§ Reading passage

>> Start

In-Law Suite vs ADU — What’s the Difference in California? (2026)
California has no permit category called “mother-in-law suite.” The term appears on real estate listings, contractor websites, and family conversations, but it does not exist in state building code or zoning law. Every detached living space with a kitchen or kitchenette on a single-family lot in California is legally an accessory dwelling unit — an ADU — or a junior accessory dwelling unit, a JADU. The in-law suite vs ADU distinction matters because it determines which permits you need, which building codes apply, what you can legally charge for rent, and whether your structure is covered by insurance. Calling it a suite does not change what the city calls it.
The Quick Answer
An in-law suite is an informal name for a living space within or attached to a home — typically a bedroom with a bathroom, sometimes with a kitchenette. It is part of the primary dwelling and does not have a separate address, utility meters, or legal status as a separate unit. In most cases, it’s permitted as a home remodel or addition — not as a separate dwelling.
An ADU is a legally permitted, self-contained residential unit with its own kitchen, bathroom, sleeping area, and separate entrance. Under California law (Government Code Section 65852.2), an ADU is a distinct dwelling unit that can be rented independently from the primary home. It has specific size limits, setback requirements, and state-mandated approval timelines.

>> End

§ Data shown

>> Start

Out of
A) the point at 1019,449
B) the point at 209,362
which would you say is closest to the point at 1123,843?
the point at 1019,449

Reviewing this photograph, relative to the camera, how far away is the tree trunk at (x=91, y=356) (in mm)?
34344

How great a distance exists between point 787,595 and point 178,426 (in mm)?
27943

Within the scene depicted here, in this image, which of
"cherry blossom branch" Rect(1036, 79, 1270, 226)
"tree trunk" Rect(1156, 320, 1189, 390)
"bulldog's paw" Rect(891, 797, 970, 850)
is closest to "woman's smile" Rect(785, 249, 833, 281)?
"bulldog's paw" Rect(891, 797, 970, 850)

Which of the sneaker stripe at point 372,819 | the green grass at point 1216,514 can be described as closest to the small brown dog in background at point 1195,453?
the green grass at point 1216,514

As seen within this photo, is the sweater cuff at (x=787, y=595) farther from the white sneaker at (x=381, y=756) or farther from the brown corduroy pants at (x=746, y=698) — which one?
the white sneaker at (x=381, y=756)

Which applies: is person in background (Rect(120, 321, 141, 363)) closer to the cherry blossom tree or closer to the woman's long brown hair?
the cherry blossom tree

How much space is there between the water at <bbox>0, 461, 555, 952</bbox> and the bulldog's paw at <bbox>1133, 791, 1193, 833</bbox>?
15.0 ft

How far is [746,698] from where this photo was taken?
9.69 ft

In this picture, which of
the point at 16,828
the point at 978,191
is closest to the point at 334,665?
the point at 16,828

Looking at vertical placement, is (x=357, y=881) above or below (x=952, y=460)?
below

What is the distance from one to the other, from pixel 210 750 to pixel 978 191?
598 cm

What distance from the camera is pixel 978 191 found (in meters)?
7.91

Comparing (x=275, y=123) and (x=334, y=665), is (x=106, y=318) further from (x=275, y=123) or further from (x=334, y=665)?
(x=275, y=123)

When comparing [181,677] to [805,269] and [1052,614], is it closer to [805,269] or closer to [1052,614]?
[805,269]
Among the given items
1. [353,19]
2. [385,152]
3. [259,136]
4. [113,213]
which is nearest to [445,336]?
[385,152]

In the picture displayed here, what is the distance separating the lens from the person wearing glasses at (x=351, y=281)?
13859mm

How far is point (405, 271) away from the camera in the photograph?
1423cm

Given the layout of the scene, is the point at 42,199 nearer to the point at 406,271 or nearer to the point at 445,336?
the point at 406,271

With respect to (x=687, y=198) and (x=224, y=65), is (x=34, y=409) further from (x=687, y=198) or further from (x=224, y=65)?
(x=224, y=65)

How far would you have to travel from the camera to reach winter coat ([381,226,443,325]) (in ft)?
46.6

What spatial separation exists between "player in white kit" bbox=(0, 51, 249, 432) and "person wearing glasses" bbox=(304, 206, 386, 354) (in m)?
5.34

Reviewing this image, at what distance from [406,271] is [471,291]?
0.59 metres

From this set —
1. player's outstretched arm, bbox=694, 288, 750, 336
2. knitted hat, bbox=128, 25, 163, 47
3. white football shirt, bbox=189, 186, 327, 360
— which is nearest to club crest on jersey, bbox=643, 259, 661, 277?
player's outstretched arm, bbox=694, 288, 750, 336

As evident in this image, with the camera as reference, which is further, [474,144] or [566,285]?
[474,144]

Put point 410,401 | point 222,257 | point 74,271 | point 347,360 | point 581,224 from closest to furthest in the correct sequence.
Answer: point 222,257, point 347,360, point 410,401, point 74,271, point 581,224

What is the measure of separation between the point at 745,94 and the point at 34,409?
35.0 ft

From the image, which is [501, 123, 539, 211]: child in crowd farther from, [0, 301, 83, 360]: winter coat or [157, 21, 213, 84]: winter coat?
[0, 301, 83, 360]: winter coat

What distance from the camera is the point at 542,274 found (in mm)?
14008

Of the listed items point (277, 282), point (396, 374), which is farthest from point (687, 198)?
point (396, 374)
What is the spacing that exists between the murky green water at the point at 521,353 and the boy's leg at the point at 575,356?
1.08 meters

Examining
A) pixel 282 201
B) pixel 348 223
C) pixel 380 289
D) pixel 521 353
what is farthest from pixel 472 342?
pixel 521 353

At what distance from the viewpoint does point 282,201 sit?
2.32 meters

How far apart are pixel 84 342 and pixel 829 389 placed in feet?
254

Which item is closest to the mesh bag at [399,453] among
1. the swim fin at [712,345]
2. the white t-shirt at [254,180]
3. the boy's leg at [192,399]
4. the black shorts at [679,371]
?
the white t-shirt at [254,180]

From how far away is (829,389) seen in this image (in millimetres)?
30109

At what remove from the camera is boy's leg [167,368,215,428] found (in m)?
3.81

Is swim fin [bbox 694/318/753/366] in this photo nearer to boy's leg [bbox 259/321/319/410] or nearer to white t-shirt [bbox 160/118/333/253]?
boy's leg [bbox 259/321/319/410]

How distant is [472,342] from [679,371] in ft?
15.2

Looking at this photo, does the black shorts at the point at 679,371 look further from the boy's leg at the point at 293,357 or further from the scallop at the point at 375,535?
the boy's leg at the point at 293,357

>> End

§ Request 1
Under which California Government Code section does the article on in-law suites and ADUs say an ADU is defined as a distinct dwelling unit?
§ Request 2
Continue the article on in-law suites and ADUs in California from its last sentence.
The data comes from a separate source unrelated to the article.

§ Output 1
Government Code Section 65852.2.

§ Output 2
The critical difference: an ADU can be legally rented to a tenant. An in-law suite, in most cases, cannot — because it’s not permitted as a separate dwelling unit.
What California Law Actually Says
Accessory Dwelling Unit (ADU)
California Government Code Section 65852.2 defines an ADU as an attached or detached residential dwelling unit that provides complete independent living facilities for one or more persons and includes permanent provisions for living, sleeping, eating, cooking, and sanitation on the same parcel as the proposed or existing primary dwelling.
Key legal characteristics:
- Must have a full kitchen (not just a kitchenette — a cooking appliance, sink, and food preparation counter)
- Must have a complete bathroom
- Must have a separate entrance (not through the primary home)
- Maximum size: 1,200 sq ft for detached, or 50% of primary dwelling floor area for attached (whichever is less, with 800 sq ft minimum guaranteed)
- Requires a building permit as an ADU specifically
- Can be legally rented on leases of 30+ days
- Cannot be sold separately from the primary home (in most cases)
Junior ADU (JADU)
A JADU is a smaller variant — up to 500 sq ft, built within the existing footprint of the primary home. It must include a cooking facility (which can be a sink, counter, and small appliance — it doesn’t need a full stove). JADUs may share a bathroom with the primary home. Owner-occupancy may be required.
In-Law Suite (No Legal Definition)
“In-law suite,” “granny flat,” “mother-in-law unit,” and “guest suite” are all informal terms. California building code does not define or regulate any of these. When someone builds an “in-law suite,” they are usually:
- Adding a bedroom and bathroom to the existing home (permitted as a room addition)
- Converting a garage or basement into living space (may or may not be permitted correctly)
- Building an unpermitted structure in the backyard (illegal)
The term itself is not the problem. The problem is that “in-law suite” often means “living space built without an ADU permit” — which limits what you can legally do with it.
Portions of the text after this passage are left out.